Identifying the optimum parameters.
Indicators of model performance
To develop high-performance prediction models, both ML models and empirical models were trained and evaluated using four performance indicators: R2, MAE, MSE, and MRE. Their predictive capabilities were compared across both training and testing datasets. The results are visually summarized in a radar chart (Fig. 7) and detailed numerically in Table 3. A model is considered to perform better in predicting the unconfined compressive strength (UCS) of MSLSS as the R2 value approaches 1.0, and the MAE, MSE, and MRE values approach zero.
Radar chart of evaluation indexes for models: (a) R2; (b) MAE; (c) MSE; (d) MRE.

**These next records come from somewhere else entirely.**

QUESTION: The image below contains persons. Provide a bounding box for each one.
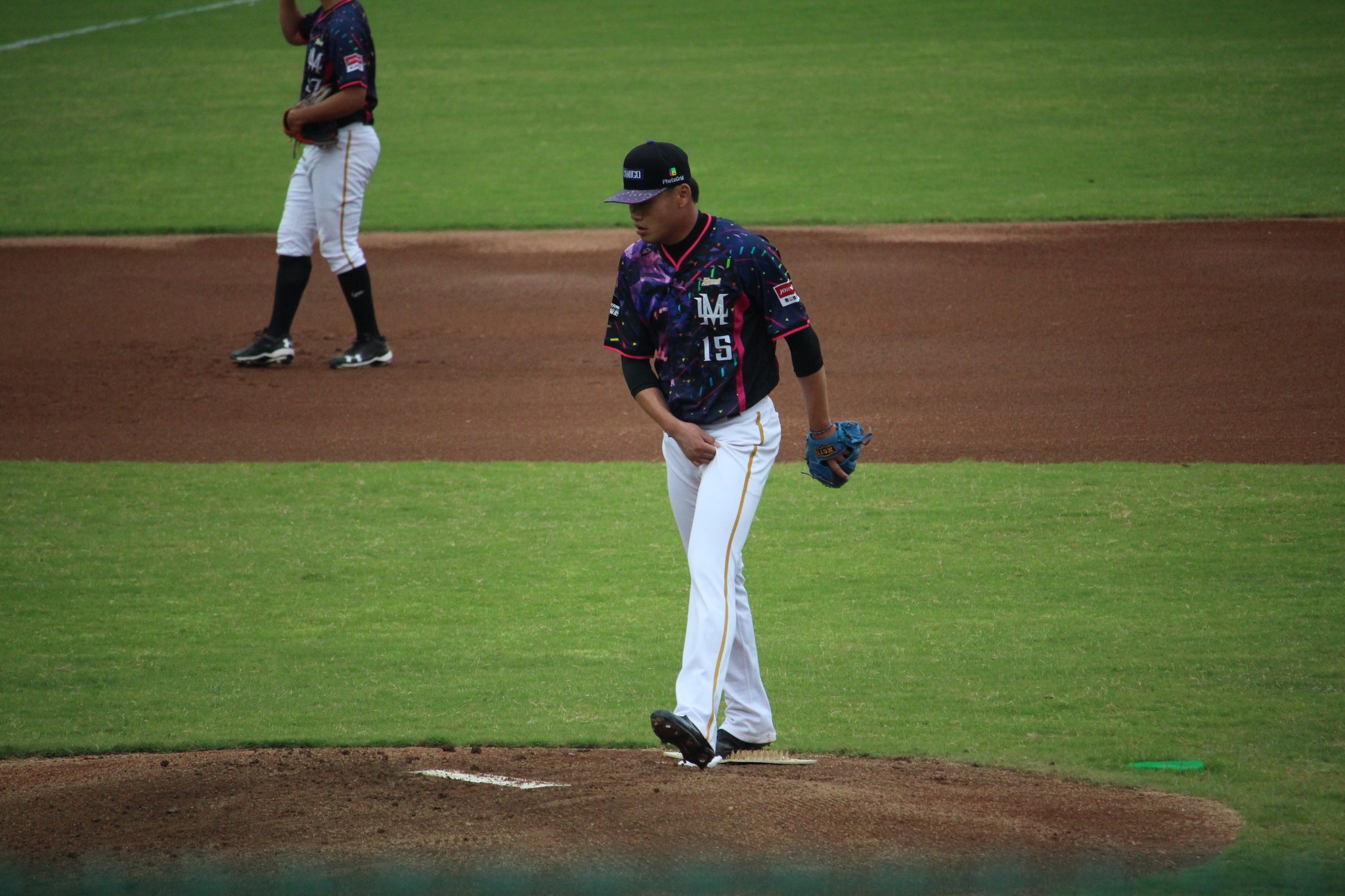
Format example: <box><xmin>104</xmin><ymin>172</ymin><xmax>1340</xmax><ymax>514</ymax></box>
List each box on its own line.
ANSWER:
<box><xmin>605</xmin><ymin>142</ymin><xmax>872</xmax><ymax>770</ymax></box>
<box><xmin>231</xmin><ymin>0</ymin><xmax>395</xmax><ymax>371</ymax></box>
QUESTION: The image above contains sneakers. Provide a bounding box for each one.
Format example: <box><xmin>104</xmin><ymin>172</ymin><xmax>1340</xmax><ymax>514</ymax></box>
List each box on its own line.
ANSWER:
<box><xmin>328</xmin><ymin>335</ymin><xmax>393</xmax><ymax>369</ymax></box>
<box><xmin>230</xmin><ymin>328</ymin><xmax>293</xmax><ymax>368</ymax></box>
<box><xmin>714</xmin><ymin>724</ymin><xmax>773</xmax><ymax>758</ymax></box>
<box><xmin>650</xmin><ymin>708</ymin><xmax>716</xmax><ymax>770</ymax></box>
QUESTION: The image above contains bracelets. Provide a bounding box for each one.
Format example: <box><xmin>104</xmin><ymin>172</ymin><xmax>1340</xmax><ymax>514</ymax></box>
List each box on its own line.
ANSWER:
<box><xmin>809</xmin><ymin>422</ymin><xmax>834</xmax><ymax>434</ymax></box>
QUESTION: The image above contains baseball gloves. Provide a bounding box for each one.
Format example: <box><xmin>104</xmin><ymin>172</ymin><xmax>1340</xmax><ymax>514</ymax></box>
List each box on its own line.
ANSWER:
<box><xmin>282</xmin><ymin>82</ymin><xmax>339</xmax><ymax>148</ymax></box>
<box><xmin>805</xmin><ymin>421</ymin><xmax>874</xmax><ymax>489</ymax></box>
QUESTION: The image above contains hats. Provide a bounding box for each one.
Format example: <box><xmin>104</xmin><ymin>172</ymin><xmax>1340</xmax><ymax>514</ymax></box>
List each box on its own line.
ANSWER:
<box><xmin>604</xmin><ymin>139</ymin><xmax>691</xmax><ymax>205</ymax></box>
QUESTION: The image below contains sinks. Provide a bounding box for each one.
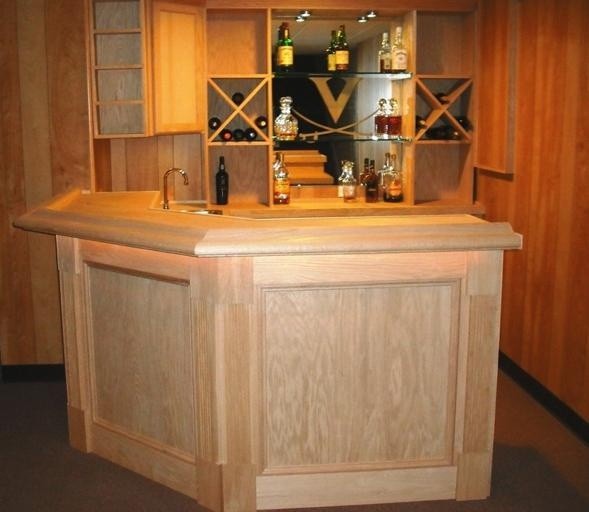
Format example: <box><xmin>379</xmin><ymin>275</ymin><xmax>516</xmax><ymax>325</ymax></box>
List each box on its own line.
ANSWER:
<box><xmin>181</xmin><ymin>209</ymin><xmax>224</xmax><ymax>215</ymax></box>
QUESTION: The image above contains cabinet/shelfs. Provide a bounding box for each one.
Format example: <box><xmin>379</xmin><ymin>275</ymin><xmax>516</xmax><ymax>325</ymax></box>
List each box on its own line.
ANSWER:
<box><xmin>88</xmin><ymin>0</ymin><xmax>479</xmax><ymax>211</ymax></box>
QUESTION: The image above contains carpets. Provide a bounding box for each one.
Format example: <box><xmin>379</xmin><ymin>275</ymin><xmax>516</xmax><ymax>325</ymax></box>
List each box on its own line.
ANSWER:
<box><xmin>0</xmin><ymin>381</ymin><xmax>587</xmax><ymax>511</ymax></box>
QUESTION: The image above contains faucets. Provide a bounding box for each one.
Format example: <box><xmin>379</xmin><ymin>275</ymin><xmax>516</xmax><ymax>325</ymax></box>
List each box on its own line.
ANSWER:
<box><xmin>162</xmin><ymin>167</ymin><xmax>188</xmax><ymax>209</ymax></box>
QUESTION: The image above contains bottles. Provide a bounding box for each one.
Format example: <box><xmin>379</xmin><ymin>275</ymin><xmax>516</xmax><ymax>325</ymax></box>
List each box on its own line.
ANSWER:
<box><xmin>335</xmin><ymin>24</ymin><xmax>350</xmax><ymax>71</ymax></box>
<box><xmin>388</xmin><ymin>96</ymin><xmax>402</xmax><ymax>140</ymax></box>
<box><xmin>416</xmin><ymin>114</ymin><xmax>467</xmax><ymax>140</ymax></box>
<box><xmin>275</xmin><ymin>21</ymin><xmax>294</xmax><ymax>72</ymax></box>
<box><xmin>326</xmin><ymin>30</ymin><xmax>336</xmax><ymax>72</ymax></box>
<box><xmin>375</xmin><ymin>97</ymin><xmax>389</xmax><ymax>138</ymax></box>
<box><xmin>274</xmin><ymin>96</ymin><xmax>299</xmax><ymax>140</ymax></box>
<box><xmin>377</xmin><ymin>31</ymin><xmax>392</xmax><ymax>74</ymax></box>
<box><xmin>337</xmin><ymin>150</ymin><xmax>390</xmax><ymax>186</ymax></box>
<box><xmin>364</xmin><ymin>159</ymin><xmax>379</xmax><ymax>203</ymax></box>
<box><xmin>383</xmin><ymin>153</ymin><xmax>403</xmax><ymax>202</ymax></box>
<box><xmin>209</xmin><ymin>115</ymin><xmax>267</xmax><ymax>141</ymax></box>
<box><xmin>273</xmin><ymin>153</ymin><xmax>290</xmax><ymax>205</ymax></box>
<box><xmin>342</xmin><ymin>161</ymin><xmax>357</xmax><ymax>202</ymax></box>
<box><xmin>231</xmin><ymin>92</ymin><xmax>244</xmax><ymax>105</ymax></box>
<box><xmin>392</xmin><ymin>25</ymin><xmax>407</xmax><ymax>72</ymax></box>
<box><xmin>434</xmin><ymin>91</ymin><xmax>449</xmax><ymax>103</ymax></box>
<box><xmin>215</xmin><ymin>155</ymin><xmax>229</xmax><ymax>205</ymax></box>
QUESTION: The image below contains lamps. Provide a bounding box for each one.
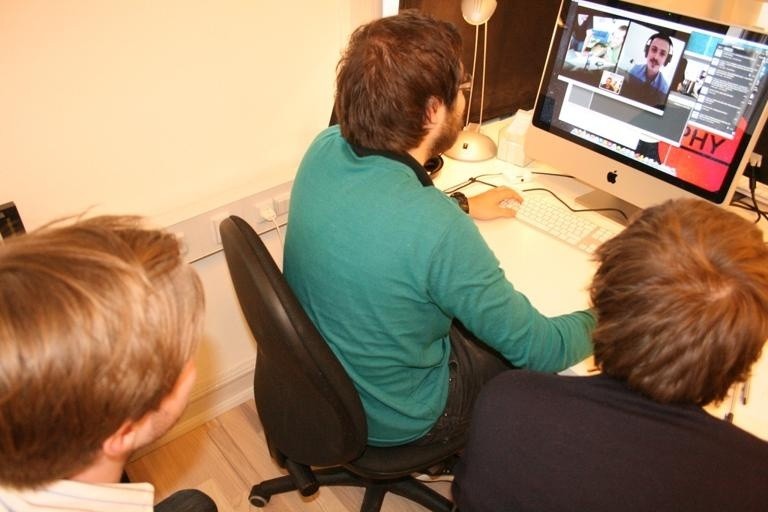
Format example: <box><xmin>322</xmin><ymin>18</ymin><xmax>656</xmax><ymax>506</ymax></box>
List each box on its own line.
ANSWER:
<box><xmin>443</xmin><ymin>0</ymin><xmax>496</xmax><ymax>161</ymax></box>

As illustrated, all models except EF(I) and EF(II) demonstrate strong performance on the training set, with R2 values exceeding 0.90. The inferior performance of the empirical formulas arises from their limited capacity to capture the nonlinear relationships between input variables and the target UCS. Ranked in ascending order of training set performance, the models are: EF(II), RF, DT-SSA, DT, RF-SSA, XGB, and XGB-SSA. The hybrid XGB-SSA model consistently outperformed all others across every evaluation metric and dataset. On the training set, XGB-SSA achieved the lowest MAE (0.491), MSE (0.557), and MRE (0.167), alongside the highest R2 (0.998). This superior performance extended to the testing set, where XGB-SSA again yielded the best results: MAE (1.358), MSE (3.846), R2 (0.982), and MRE (1.046). The standard XGB model ranked second overall, exhibiting strong and competitive results close to those of XGB-SSA, particularly on the testing set (MAE = 1.581, MSE = 5.494, R2 = 0.974).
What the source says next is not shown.